In Western music, differences in valence are mainly associated with major versus minor mode [16]. For the purpose of our study, the emotion joy could be considered to be similar to the sensation of happiness. According to Juslin and Laukka [25], happiness is associated with the following cues: fast speech rate/tempo, medium to high voice intensity/sound level, medium high-frequency energy, high F0/pitch level, much F0/pitch variability, rising F0/pitch contour, fast voice onsets/tone attacks, and very little microstructural irregularity. In [4, 5], authors conclude that happy music performances are characterized by a relatively fast tempo and loud sound with staccato articulation and clear phrasing (i.e. changes in tempo and sound level organized in accelerando/crescendo and rallentando/decrescendo couples for the communication of a musical phrase). Moreover, happiness is said to best be expressed with major mode, high pitch and high tempo, flowing rhythm and simple harmony [5, 20]. For the joyful sonification, we used a rectangular (pulse) oscillator with a rather short envelope duration, mapping magnitude of the input signal to pitches in a C major scale, with an Inter-Onset-Interval (IOI) of 180 ms between notes (about 5.5 notes/second).

Exercise directions:
Answer these questions from the passage on expressing joy in music:
(a) In Western music, what are differences in valence mainly associated with?
(b) What articulation is said to characterize happy music performances?
(c) What Inter-Onset-Interval was used between notes in the joyful sonification?

Available data:
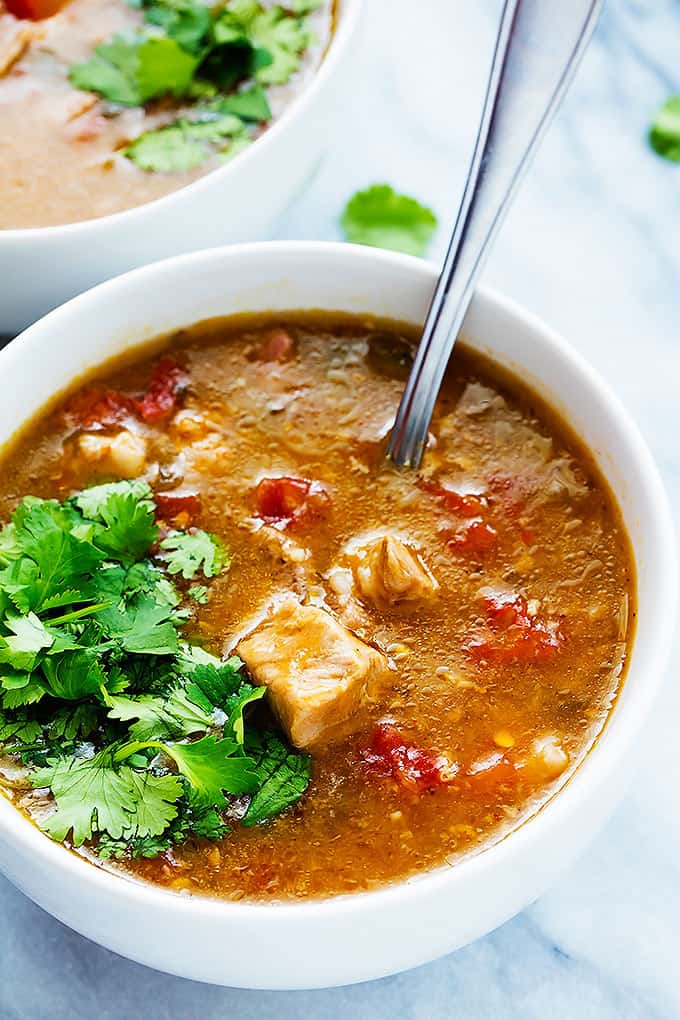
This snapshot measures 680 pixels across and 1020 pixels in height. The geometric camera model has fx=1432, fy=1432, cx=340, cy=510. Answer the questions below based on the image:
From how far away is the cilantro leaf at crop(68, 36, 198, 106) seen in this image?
135 inches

Complete answer:
(a) Major versus minor mode.
(b) Staccato articulation.
(c) 180 ms, about 5.5 notes per second.